After, the Maher Arar case became public and the Public Inquiry conducted by Justice O'Connor, things took another turn, nationally and internationally. The Public Safety department started a new initiative called "the Cross Cultural Round Table on Security". I don't how efficient this initiative was and how many terrorist attacks it has prevented but it was undeniably a PR tool to build bridges with some handpicked members of the Muslim Community. The new picture became: the Muslim Community was invited to the table. But, the perception remained: Muslim Community doesn't do enough.

On the ground, young people didn't pay attention at all to these political moves. They were busy on their smartphones or laptops hearing and watching other stories.

How is a new office of "counter-radicalization" is going to speak to la arge portion of disenchanted youth?
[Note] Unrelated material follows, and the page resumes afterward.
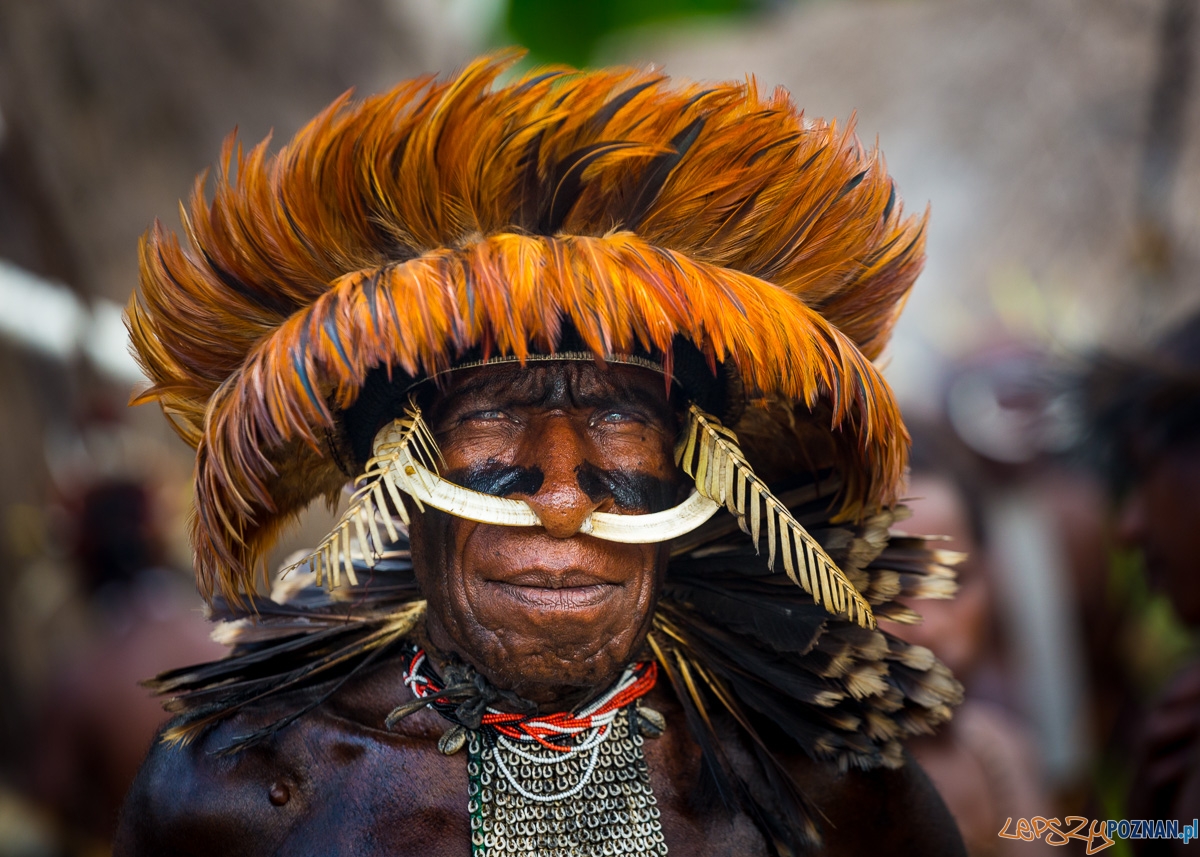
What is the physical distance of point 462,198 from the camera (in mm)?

The budget doesn't tell us how.

After the arrest of the Toronto 18, the focus of Security and Intelligence community seem to have shifted to the "radicalized youth". At that time, they were called the "home grown terrorists". Youth who grew up in Canada and seemed to have slipped under the radar of the Muslim community and the spying and police agencies. Youth, who former Prime Minister Harper mentioned last year in one of his speech as "whether they're in a basement, or whether they're in a mosque or somewhere else". The Conservative government even launched a national counter-radicalization program in 2014 to stop the number of Canadian youth joining ISIS.
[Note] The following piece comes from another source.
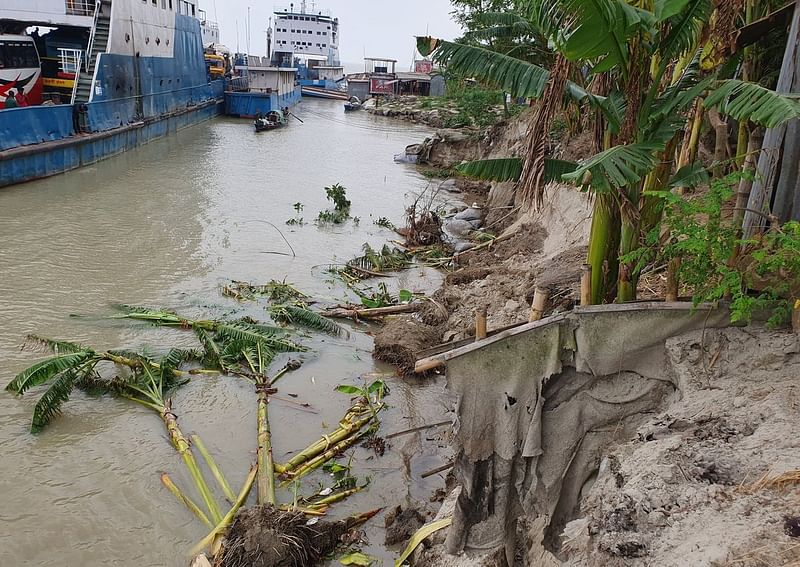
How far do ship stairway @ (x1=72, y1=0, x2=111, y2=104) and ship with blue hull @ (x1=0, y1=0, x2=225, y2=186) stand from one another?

So the question today that the Liberal is trying to answer "how can we talk to that the Muslim kid before he goes to his basement or his Mosque?"
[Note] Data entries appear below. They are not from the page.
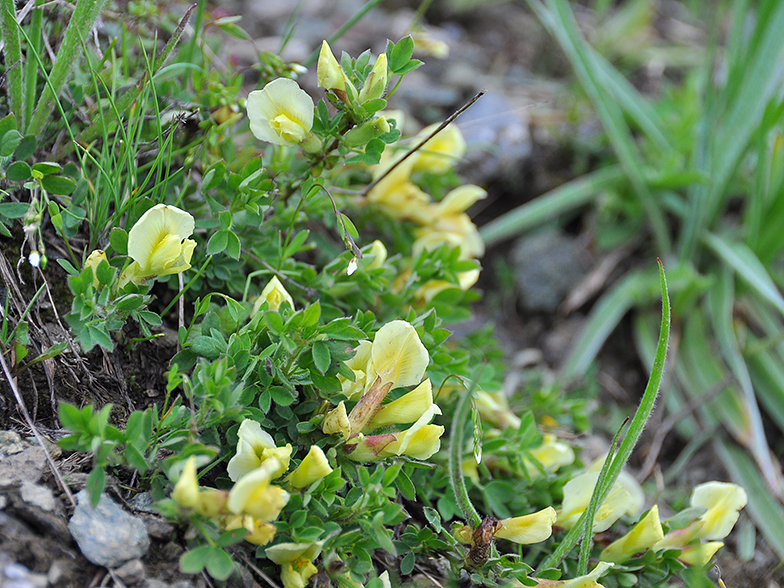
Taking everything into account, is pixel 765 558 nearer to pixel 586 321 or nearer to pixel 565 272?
pixel 586 321

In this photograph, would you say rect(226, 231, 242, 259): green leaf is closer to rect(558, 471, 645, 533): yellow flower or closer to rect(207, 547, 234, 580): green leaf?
rect(207, 547, 234, 580): green leaf

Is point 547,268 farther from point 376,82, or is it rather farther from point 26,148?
point 26,148

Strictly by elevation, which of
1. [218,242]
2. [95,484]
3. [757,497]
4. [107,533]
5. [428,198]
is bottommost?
[757,497]

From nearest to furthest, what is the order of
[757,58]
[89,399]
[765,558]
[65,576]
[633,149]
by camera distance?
[65,576]
[89,399]
[765,558]
[757,58]
[633,149]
And obviously, the reply comes with a "counter-radicalization" officer. The name changes and the philosophy of racial profiling remains the same.

It is indeed this targeting that would make some of the young Muslim or new Muslim feel that they are not connected to their community leaders or to their mosques. It is this feeling of alienation that is problematic. Simply, they don't recognize themselves in this picture. So they would listen more to other leaders on the Internet. It is this obsession and all the media sensationalism that we created in our societies about Islamic terrorism. An office of counter-radicalization will become another tool of stigmatization or another tool to allow some self appointed leaders of the Muslim community to speak about their views on the radicalization. The biggest concern is that this sort of initiative will become another spying program on the Muslim people where suspicion and rumours will become facts.

Yesterday's attacks in Brussels were conducted by Belgian citizens. Paris attacks in November were conducted by French citizens. Without justifying the killing of innocent people, we have to accept that many of these attackers grow up in marginalized communities filled with poverty, unemployment and a powerless sense about the injustice in the Middle-East. They didn't relate to their country of birth, they related more to violent speeches of leaders in Iraq and Syria. The meaning of belonging and identity are obviously being hijacked by globalization.

One common sentence heard many times from mothers of young people who had joined the ISIS fighters in the Middle East is " I didn't see this happening." Why an office of "counter-radicalization" would see it happening? It is unclear for me.

In the past decades, there were always ideologies that attracted young people. These ideologies used degrees of violence. Young Canadians were not exempt from them. Canadian joined militants groups in Franco's Spain, in Castro's Cuba or in Mao's China. They were not many and no office of counter radicalization was created.

Today, it is ISIS who is speaking to these youth. We should offer an alternative to that discourse.

Our role, as a society, is to offer hope, acceptance, opportunities, justice, and dreams to our youth. We have to offer new horizons for them. More spying, more security and more scrutiny won't be the solution.